Exercise goal:
Please copy the listing from its start through the line containing "In the bar chart, which year has the lowest", replacing "x axis" with "horizontal axis" and leaving everything else unchanged.

[Data listing — start]

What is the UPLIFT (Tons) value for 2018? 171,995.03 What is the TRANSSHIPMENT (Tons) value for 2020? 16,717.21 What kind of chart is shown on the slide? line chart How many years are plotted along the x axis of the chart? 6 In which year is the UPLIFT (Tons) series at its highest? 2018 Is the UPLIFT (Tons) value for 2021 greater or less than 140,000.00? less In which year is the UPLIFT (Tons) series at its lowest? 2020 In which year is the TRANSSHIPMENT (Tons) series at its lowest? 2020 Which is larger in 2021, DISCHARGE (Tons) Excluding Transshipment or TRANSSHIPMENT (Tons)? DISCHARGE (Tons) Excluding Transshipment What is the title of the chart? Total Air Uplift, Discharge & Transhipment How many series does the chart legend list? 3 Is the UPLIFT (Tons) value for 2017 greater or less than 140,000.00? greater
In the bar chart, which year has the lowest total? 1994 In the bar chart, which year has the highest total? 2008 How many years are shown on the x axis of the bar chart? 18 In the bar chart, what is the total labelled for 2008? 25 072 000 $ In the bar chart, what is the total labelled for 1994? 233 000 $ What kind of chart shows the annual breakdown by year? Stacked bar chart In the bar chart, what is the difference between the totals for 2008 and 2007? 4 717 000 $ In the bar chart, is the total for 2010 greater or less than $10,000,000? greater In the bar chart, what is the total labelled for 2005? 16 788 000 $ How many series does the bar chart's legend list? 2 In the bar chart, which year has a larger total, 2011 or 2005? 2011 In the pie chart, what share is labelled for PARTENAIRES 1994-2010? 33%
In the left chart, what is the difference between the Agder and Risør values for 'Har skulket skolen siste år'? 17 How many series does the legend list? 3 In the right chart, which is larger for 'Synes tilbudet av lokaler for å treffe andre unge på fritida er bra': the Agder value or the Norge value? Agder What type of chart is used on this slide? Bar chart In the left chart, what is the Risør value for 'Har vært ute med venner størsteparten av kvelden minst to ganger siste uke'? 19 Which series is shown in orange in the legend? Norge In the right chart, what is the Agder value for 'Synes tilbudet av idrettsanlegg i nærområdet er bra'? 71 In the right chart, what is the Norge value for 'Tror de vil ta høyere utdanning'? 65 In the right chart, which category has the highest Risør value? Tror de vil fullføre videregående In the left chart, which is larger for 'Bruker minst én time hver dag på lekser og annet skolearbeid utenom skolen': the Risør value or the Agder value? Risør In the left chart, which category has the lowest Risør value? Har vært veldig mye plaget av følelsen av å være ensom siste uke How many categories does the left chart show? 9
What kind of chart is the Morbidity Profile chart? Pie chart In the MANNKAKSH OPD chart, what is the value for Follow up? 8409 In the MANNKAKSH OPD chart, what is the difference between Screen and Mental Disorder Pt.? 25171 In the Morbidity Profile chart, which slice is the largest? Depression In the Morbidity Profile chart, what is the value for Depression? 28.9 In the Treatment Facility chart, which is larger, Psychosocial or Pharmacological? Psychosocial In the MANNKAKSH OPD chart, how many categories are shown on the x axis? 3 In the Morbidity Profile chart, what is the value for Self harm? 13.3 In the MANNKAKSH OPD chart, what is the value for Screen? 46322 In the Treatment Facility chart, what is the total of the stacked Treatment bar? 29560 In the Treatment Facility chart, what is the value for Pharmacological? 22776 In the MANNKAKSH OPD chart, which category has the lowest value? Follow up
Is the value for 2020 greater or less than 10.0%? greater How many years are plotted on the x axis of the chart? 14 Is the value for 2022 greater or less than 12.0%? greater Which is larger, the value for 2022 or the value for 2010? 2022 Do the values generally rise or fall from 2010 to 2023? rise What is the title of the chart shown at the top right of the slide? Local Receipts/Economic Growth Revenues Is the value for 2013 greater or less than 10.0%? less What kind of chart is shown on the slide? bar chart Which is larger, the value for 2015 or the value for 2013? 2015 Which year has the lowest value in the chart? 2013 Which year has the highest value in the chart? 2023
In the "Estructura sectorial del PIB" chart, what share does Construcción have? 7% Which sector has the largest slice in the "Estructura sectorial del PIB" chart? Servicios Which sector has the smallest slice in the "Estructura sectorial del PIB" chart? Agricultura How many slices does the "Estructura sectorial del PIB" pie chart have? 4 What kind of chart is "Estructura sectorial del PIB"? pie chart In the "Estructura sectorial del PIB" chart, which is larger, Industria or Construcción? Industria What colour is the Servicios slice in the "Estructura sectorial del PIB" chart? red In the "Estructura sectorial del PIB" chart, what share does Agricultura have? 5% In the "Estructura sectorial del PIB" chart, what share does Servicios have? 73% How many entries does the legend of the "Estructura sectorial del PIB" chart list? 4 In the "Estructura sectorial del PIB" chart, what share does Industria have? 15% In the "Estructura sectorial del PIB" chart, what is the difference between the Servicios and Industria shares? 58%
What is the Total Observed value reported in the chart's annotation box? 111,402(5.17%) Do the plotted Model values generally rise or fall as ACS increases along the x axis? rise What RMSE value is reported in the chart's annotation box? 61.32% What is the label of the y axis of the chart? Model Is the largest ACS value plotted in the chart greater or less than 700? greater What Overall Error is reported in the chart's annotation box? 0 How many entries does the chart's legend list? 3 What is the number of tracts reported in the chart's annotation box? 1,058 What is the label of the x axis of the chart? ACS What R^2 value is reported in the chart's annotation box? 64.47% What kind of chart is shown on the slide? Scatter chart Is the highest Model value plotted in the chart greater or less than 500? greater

[Data listing — finish]

Answer section:
What is the UPLIFT (Tons) value for 2018? 171,995.03 What is the TRANSSHIPMENT (Tons) value for 2020? 16,717.21 What kind of chart is shown on the slide? line chart How many years are plotted along the horizontal axis of the chart? 6 In which year is the UPLIFT (Tons) series at its highest? 2018 Is the UPLIFT (Tons) value for 2021 greater or less than 140,000.00? less In which year is the UPLIFT (Tons) series at its lowest? 2020 In which year is the TRANSSHIPMENT (Tons) series at its lowest? 2020 Which is larger in 2021, DISCHARGE (Tons) Excluding Transshipment or TRANSSHIPMENT (Tons)? DISCHARGE (Tons) Excluding Transshipment What is the title of the chart? Total Air Uplift, Discharge & Transhipment How many series does the chart legend list? 3 Is the UPLIFT (Tons) value for 2017 greater or less than 140,000.00? greater
In the bar chart, which year has the lowest total? 1994 In the bar chart, which year has the highest total? 2008 How many years are shown on the horizontal axis of the bar chart? 18 In the bar chart, what is the total labelled for 2008? 25 072 000 $ In the bar chart, what is the total labelled for 1994? 233 000 $ What kind of chart shows the annual breakdown by year? Stacked bar chart In the bar chart, what is the difference between the totals for 2008 and 2007? 4 717 000 $ In the bar chart, is the total for 2010 greater or less than $10,000,000? greater In the bar chart, what is the total labelled for 2005? 16 788 000 $ How many series does the bar chart's legend list? 2 In the bar chart, which year has a larger total, 2011 or 2005? 2011 In the pie chart, what share is labelled for PARTENAIRES 1994-2010? 33%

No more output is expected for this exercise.